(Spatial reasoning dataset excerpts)
* START *

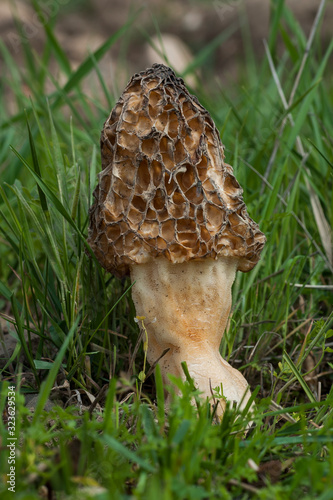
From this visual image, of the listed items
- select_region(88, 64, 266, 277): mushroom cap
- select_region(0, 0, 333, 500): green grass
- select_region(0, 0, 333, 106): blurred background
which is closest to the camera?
select_region(0, 0, 333, 500): green grass

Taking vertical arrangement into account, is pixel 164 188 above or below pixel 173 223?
above

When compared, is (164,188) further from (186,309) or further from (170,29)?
(170,29)

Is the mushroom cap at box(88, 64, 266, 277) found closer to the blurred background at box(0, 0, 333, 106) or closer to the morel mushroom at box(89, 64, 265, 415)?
the morel mushroom at box(89, 64, 265, 415)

* END *

__Directions__
Copy out the material above word for word, leaving out the picture.

__Response to the exercise__
From this visual image, of the listed items
- select_region(88, 64, 266, 277): mushroom cap
- select_region(0, 0, 333, 500): green grass
- select_region(0, 0, 333, 106): blurred background
which is closest to the camera?
select_region(0, 0, 333, 500): green grass

Taking vertical arrangement into account, is pixel 164 188 above or below pixel 173 223?
above

When compared, is (164,188) further from (186,309) or further from (170,29)?
(170,29)

Is the mushroom cap at box(88, 64, 266, 277) found closer to the blurred background at box(0, 0, 333, 106) or closer to the morel mushroom at box(89, 64, 265, 415)?
the morel mushroom at box(89, 64, 265, 415)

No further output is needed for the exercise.